I saw myself as these player types, both as a learner and a gamer. I quickly identified myself as an explorer and achiever. I like to go for the game’s (or lesson’s) stated goals, but I like taking the time to go on tangents and explore. Which leads me to my third point: these spectrums are flexible and people can fall in multiple categories. Some are clearly one type of player, some fall into multiple categories.

I was provoked by the part in the video that talks about the video game environment Bartle researched. How players played games for different reasons,and although there was lots of disagreement, there was not one type of voice that stood out. But neither was there 1000 different voices saying different things. It was uncanny how these massive roleplaying game communities sound a lot like a classroom full of students.

In the book OutliersMalcolm Gladwell examines some the reasons behind success from an interesting angle. Among other things, he cites the 10 000-Hour Rule as one indicator of success. The 10 000-Hour Rule claims that the key to achieving world class expertise in any skill, is, to a large extent, a matter of practicing the correct way, for a total of around 10,000 hours.

“World class expertise”- 10 000 hours. That means practicing something correctly for 2.5 hours per day, 5 days a week, for 15 years.

I teach 12-14 year olds. I doubt more than a handful of them are even close to reading quality text for over 1000 hours (2 hours per week for 10 years). But video games? That number is a lot higher.

The attraction of video games is that they are not a passive experience like TV or film, where the user takes in the content. Video games are an active experience where there is interaction, choice, consequences, achievement, and socialization. Our kids are gamers. It’s pretty safe to say that there is more gaming than book-reading happening, and that means that video games are the primary way in which our students engage with narratives.

Gameplay in games is fun. There are places to explore, people to talk to, and people to act upon, but a good narrative holds a lot of weight in the gaming world. Narrative weaves the details of the worlds, paints content, populates places with characters, and ultimately transports the player into that world. What if we took the same approach to teaching.

Oftentimes I don’t see a difference between how gamers engage in games, and how teachers engage students in learning. Can the player types be catered to in the classroom as they are in games?

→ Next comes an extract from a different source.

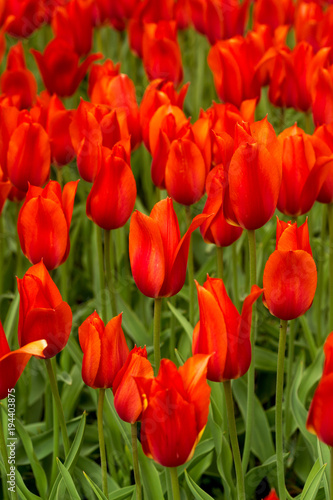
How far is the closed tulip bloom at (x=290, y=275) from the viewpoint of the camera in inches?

On the game side, designers are always incorporating new data and technologies; innovating game design; creating faster consoles, better graphics engines, more responsive gameplay, a more immersive online experience. They are doing all they can to engage their gamers. Teachers have been designing unique projects and units, innovating with new technologies and tools, making classrooms places of inspiration and creation.

The big difference here is how Gaming is a large, international, multi-billion dollar industry. Companies want to make money and they are doing so in spades. They adapt to their market and provide the players what they want. That is the way the corporate system works in this world.

But is the education system listening to what its users want?

The education system has particularly catered to only a portion of the four gaming personalities; Achievers. “Here’s what you need to learn (goal), this is how to show (assignment), here’s your grade (reward).”

*Stop. Do I go on the anti-grade rant now? Wait. Save for a future post. Okay.*

* UPDATE* I did.

It’s not that we shouldn’t have things in our system for Achievers, but we teachers need to help balance the student-ecosystem from the inside.

Let’s get some fun back in our classroom and learning. Let’s Gamify a bit.